Zulip Chat Archive

Stream: lean4

Topic: Surprising namespaces in elaboration of type of function


Kyle Miller (Nov 22 2022 at 17:45):

In the following example, I wasn't expecting Foo in the type of Foo.f to elaborate in the Foo namespace.

inductive Foo
  | Foo (n : Nat)

def Foo.f : Foo  Nat
  | .Foo n => n + 1

This has the error on line 4, "type expected, got (Foo : Nat → _root_.Foo)", suggesting it's seeing Foo.Foo rather than Foo.

Changing Foo to _root_.Foo is a workaround, but I would have expected elaboration to respect whichever namespace I happened to explicitly be in.

(I was using the Lean.Data.Xml.Basic module, and it has inductive types whose constructors have the same names.)

Sebastian Ullrich (Nov 22 2022 at 17:49):

Kyle Miller said:

(I was using the Lean.Data.Xml.Basic module, and it has inductive types whose constructors have the same names.)

Ok, this is just wrong

Kyle Miller (Nov 22 2022 at 17:51):

I meant the constructors have the same names as their corresponding types, which seems fine -- many Haskell data types do that for example.

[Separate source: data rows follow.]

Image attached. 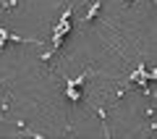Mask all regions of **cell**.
I'll return each instance as SVG.
<instances>
[{
	"mask_svg": "<svg viewBox=\"0 0 157 139\" xmlns=\"http://www.w3.org/2000/svg\"><path fill=\"white\" fill-rule=\"evenodd\" d=\"M92 108H94V113L100 116V121H102V134H105V137H110V129H107V113H105V108H102V105H97V102H92Z\"/></svg>",
	"mask_w": 157,
	"mask_h": 139,
	"instance_id": "cell-1",
	"label": "cell"
},
{
	"mask_svg": "<svg viewBox=\"0 0 157 139\" xmlns=\"http://www.w3.org/2000/svg\"><path fill=\"white\" fill-rule=\"evenodd\" d=\"M100 8H102V0H94V3L89 6V11H86L84 21H86V24H89V21H94V18H97V13H100Z\"/></svg>",
	"mask_w": 157,
	"mask_h": 139,
	"instance_id": "cell-2",
	"label": "cell"
},
{
	"mask_svg": "<svg viewBox=\"0 0 157 139\" xmlns=\"http://www.w3.org/2000/svg\"><path fill=\"white\" fill-rule=\"evenodd\" d=\"M66 97L71 102H78V100H84V97H81V92H78V87H66Z\"/></svg>",
	"mask_w": 157,
	"mask_h": 139,
	"instance_id": "cell-3",
	"label": "cell"
},
{
	"mask_svg": "<svg viewBox=\"0 0 157 139\" xmlns=\"http://www.w3.org/2000/svg\"><path fill=\"white\" fill-rule=\"evenodd\" d=\"M18 6V0H3V11H13Z\"/></svg>",
	"mask_w": 157,
	"mask_h": 139,
	"instance_id": "cell-4",
	"label": "cell"
},
{
	"mask_svg": "<svg viewBox=\"0 0 157 139\" xmlns=\"http://www.w3.org/2000/svg\"><path fill=\"white\" fill-rule=\"evenodd\" d=\"M126 3H128V6H131V3H134V0H126Z\"/></svg>",
	"mask_w": 157,
	"mask_h": 139,
	"instance_id": "cell-5",
	"label": "cell"
},
{
	"mask_svg": "<svg viewBox=\"0 0 157 139\" xmlns=\"http://www.w3.org/2000/svg\"><path fill=\"white\" fill-rule=\"evenodd\" d=\"M152 3H157V0H152Z\"/></svg>",
	"mask_w": 157,
	"mask_h": 139,
	"instance_id": "cell-6",
	"label": "cell"
}]
</instances>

Sebastian Ullrich (Nov 22 2022 at 20:26):

Yes, to be clear I meant we should definitely change this. Lean is not Haskell.

Sebastian Ullrich (Nov 22 2022 at 20:28):

Coming back to your original post, def Foo.f now behaves like namespace Foo def f, yes.

Jireh Loreaux (Nov 22 2022 at 22:22):

I have to say, when I first learned Haskell I found it super confusing that types and their constructors had the same names. So I'm especially glad we're not adopting this.

Sebastian Ullrich (Nov 23 2022 at 08:47):

It only really makes sense if you have separate name spaces for types and terms anyway, which we don't (and now Dependent Haskell doesn't either!)

Kyle Miller (Nov 23 2022 at 09:40):

Sebastian Ullrich said:

Coming back to your original post, def Foo.f now behaves like namespace Foo def f, yes.

I'm just reporting this as being surprising. I have an idea of why it's convenient for it to work like this, but I'm not sure I like it applies to the arguments and type of a declaration -- it'd be less surprising if it just applied to the body of a declaration.

One thing I don't like about it is that if you're adding a declaration that's meant to be used for generalized field notation, then if that object's namespace has a name that shadows another name it becomes more convoluted to refer to that one. There's a pattern we've used in mathlib where there's some predicate, say is_foo, and another predicate, say is_bar, and if is_foo implies is_bar we might have is_bar.is_foo so that if h : is_bar x one can write h.is_foo. Another pattern is that if is_foo (foo x) is true when is_foo x is true, then we define is_foo.foo : is_foo x -> is_foo (foo x). Here's an example of the latter for set.finite.prod : set.finite s -> set.finite t -> set.finite (set.prod s t) docs#set.finite.prod

Kyle Miller (Nov 23 2022 at 09:57):

I'd be happier if there were a construct like

with namespace foo
def bar ...

to temporarily change the namespace for a command explicitly. This implicit behavior for def foo.bar means you have to notice small lexical details of the name being defined to make sense of the type of a definition.

Anyway, it's not a big deal, but I thought I'd mention my experience. It seems like the kind of feature I'm going to be occasionally re-surprised by.